EXCERPT:

####

A high-traffic URL on a WordPress site I maintain started throwing a warning in the crawl report: one page was going through three back-to-back 301s before it landed.
/podcasts → /resources/ → /podcast → /podcast/
Four hops, three redirects. Over 9,000 hits ran through this chain. Bad for SEO (link equity bleeds at every hop), bad for crawl budget, and slow for users. The site owner already had a theory: "There's no redirect plugin, so it must be .htaccess." Her reasoning was simple — she couldn't find a redirect menu where she expected one to live.
She was wrong. And that mistake is the single most important lesson from this incident: redirect chains almost always have multiple owners.
Why everyone blames .htaccess first
.htaccess is the obvious suspect because it's one readable text file. But on a modern WordPress install, redirects can come from several places at once, and some of them don't appear under the Settings menu at all:
- Redirection plugin — lives under the Tools menu, not Settings. That's exactly why the owner couldn't find it.
- Rank Math → Redirections — buried inside the SEO menu, a separate module you have to enable.

####

THE DATA:
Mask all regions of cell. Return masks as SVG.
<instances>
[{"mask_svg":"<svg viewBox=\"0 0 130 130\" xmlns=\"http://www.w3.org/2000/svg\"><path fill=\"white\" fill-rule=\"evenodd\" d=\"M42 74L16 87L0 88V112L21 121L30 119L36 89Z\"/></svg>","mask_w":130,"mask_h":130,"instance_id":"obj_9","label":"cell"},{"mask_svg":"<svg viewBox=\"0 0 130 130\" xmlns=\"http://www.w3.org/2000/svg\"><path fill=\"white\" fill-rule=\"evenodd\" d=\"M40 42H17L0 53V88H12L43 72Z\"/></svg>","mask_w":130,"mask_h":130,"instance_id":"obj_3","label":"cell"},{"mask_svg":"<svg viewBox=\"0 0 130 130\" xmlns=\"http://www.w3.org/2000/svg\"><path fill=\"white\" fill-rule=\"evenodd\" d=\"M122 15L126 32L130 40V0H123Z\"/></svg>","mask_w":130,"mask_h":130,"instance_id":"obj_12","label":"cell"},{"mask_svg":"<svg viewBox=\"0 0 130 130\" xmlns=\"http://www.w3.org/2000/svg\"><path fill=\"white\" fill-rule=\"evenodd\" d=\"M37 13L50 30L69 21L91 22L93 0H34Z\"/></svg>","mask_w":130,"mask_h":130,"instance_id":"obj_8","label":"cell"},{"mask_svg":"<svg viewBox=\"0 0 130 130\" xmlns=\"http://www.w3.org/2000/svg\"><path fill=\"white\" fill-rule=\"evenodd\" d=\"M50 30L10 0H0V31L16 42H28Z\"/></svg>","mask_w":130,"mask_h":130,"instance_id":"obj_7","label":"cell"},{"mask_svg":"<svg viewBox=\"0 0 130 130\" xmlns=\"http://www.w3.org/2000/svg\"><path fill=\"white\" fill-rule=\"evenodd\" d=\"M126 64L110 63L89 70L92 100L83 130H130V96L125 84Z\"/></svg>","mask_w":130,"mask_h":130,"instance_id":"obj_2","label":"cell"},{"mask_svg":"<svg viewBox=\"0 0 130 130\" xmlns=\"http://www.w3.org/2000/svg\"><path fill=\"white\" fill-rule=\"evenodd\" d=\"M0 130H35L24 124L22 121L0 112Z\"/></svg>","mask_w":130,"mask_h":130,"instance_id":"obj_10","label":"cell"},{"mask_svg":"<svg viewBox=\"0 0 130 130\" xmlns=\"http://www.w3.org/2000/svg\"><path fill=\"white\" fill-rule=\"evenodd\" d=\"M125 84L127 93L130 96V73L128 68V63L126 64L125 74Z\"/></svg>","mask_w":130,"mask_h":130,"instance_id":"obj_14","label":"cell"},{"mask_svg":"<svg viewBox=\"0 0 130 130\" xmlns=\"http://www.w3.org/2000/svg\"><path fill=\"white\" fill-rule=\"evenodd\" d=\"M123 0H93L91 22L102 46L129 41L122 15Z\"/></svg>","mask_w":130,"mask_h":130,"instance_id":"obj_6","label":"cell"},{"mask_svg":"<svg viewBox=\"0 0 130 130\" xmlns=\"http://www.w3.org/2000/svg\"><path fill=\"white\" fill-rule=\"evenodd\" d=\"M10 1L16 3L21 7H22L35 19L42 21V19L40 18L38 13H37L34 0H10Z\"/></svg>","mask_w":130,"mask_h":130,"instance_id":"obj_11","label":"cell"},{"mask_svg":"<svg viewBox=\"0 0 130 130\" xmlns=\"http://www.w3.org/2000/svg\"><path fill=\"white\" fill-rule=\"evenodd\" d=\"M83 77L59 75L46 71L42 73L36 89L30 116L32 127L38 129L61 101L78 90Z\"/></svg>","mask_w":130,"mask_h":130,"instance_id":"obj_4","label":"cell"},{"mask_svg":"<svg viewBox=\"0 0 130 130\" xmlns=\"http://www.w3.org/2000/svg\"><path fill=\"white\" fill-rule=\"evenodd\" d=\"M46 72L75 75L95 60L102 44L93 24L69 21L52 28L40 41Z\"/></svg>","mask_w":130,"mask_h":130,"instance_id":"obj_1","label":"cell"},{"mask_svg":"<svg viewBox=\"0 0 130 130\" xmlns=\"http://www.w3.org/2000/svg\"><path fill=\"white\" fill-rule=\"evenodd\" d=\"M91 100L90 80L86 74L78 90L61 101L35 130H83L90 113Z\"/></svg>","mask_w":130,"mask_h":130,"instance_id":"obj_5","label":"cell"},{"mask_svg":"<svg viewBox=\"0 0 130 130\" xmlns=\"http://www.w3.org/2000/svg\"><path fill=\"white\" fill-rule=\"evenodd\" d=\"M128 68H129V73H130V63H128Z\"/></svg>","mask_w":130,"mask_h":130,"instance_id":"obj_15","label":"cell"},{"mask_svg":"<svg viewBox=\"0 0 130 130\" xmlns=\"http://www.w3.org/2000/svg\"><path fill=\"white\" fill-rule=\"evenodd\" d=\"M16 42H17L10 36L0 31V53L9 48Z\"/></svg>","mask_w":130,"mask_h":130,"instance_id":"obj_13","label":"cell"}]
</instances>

####

DIRECTIONS FOR THIS TASK: Carry the write-up on the WordPress redirect chain forward from its last line. The listing is separate material and has no connection to the write-up on the WordPress redirect chain.

RESPONSE BOX:
- WordPress core canonical redirect — enforces trailing slashes (
/podcast→/podcast/) automatically. - WP core
_wp_old_slug— when you change a post's slug, WordPress stores the old slug as post meta and auto-redirects from those previous slugs.
A chain forms when one mechanism's target is itself redirected by another. For example: the Redirection plugin sends /podcasts to /resources/; but /resources/ is an old page whose slug was once changed to podcast, so _wp_old_slug bounces it to /podcast; then core canonical appends the trailing slash to /podcast/. Three different owners, one chain.
Audit EVERY source first — touch nothing yet
Before agreeing with the "it's .htaccess" theory, I audited every source that could possibly own a redirect:
- Tools menu → Redirection (the Redirection plugin)
- SEO menu → Rank Math → Redirections
wp_options— permalink settings and plugin options_wp_old_slugpost meta — each post's old-slug history.htaccess— manual mod_rewrite rules- Theme
functions.php— home-grownwp_redirect()/template_redirecthooks
Rule #1: map every hop to its owner before changing a single thing.
You can read the Redirection plugin's rules through its REST API without opening the UI:
# Read all Redirection plugin rules
curl -s "https://your-site.com/wp-json/redirection/v1/redirect" \
-H "X-WP-Nonce: <nonce>" --cookie "wordpress_logged_in_..."Rank Math's rules have to be edited in its UI (there's no convenient read endpoint), so open SEO → Redirections manually.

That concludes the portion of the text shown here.